China's advance is being helped by strong productivity growth, which has cushioned the impact of downward price pressures for manufactured goods globally, it said.
“Indeed, profit margins in sectors that export a large share of output, such as textiles and electronics, now exceed pre-crisis levels, even though export prices are still down substantially,” it said.
Export volumes are likely to slow as the year wears on, as global restocking is completed and demand cools, especially from Europe, China’s largest trading partner, the report said.
The bank identified debt worries in high-income countries as a big risk for the world economy and, by extension, for China.
“Market concerns about sovereign liquidity and solvency in the euro zone periphery or elsewhere could turn into a real and contagious sovereign debt crisis,” it said. “Most of the markets’ attention has so far been on Europe. However, the US fiscal outlook is also precarious.”
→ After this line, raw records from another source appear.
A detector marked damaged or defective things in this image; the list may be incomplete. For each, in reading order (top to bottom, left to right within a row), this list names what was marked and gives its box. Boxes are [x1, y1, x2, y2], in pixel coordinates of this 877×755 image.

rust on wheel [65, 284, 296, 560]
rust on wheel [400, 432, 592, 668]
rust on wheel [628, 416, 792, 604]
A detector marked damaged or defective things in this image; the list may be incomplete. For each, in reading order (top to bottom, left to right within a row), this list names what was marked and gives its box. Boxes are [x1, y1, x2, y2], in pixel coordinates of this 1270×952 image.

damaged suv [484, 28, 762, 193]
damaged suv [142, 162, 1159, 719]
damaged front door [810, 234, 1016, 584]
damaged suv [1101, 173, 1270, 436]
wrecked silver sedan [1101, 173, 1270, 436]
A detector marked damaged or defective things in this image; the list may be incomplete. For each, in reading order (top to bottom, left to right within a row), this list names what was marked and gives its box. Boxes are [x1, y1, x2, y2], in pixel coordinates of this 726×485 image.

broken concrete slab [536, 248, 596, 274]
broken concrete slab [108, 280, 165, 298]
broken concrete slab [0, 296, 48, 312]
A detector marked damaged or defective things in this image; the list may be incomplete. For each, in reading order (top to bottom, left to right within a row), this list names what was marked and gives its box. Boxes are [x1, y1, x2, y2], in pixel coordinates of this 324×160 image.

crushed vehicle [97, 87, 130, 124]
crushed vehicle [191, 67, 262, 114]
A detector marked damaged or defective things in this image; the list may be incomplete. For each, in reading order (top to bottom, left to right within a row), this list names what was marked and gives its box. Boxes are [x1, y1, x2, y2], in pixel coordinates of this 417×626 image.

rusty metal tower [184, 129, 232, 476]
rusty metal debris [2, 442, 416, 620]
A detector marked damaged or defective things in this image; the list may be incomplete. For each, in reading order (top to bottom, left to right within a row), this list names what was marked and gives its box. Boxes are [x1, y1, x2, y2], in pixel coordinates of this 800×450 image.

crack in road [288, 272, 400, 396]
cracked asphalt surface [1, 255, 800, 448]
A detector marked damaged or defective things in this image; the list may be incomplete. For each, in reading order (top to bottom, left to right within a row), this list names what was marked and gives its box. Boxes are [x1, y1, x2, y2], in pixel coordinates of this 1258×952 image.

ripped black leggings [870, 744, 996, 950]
Increased global risk matters for China, the world's leading exporter, “but, overall growth prospects remain solid and much less uncertain than a year ago,” it said.
It said it now expected a “more pronounced” deceleration in growth after a strong start to this year as last year's super-loose macro-policy stance moves back toward normal and steps to cool the real estate sector start to bite.
Still, it kept its forecast for this year's GDP growth unchanged at 9.5 percent and penciled in 8.5 percent for next year.
That is a touch lower than the 8.7 percent forecast in the bank’s previous update in March, but is the same as the projection in the bank's Global Economic Prospects published on June 10.
Risks to the growth forecast are two-way and balanced, yesterday’s report said.
Recent property tightening steps have reduced the threat from rapidly rising housing prices, but last year's monetary stimulus could still cause problems for local government finances and lead to bad loans, the bank said.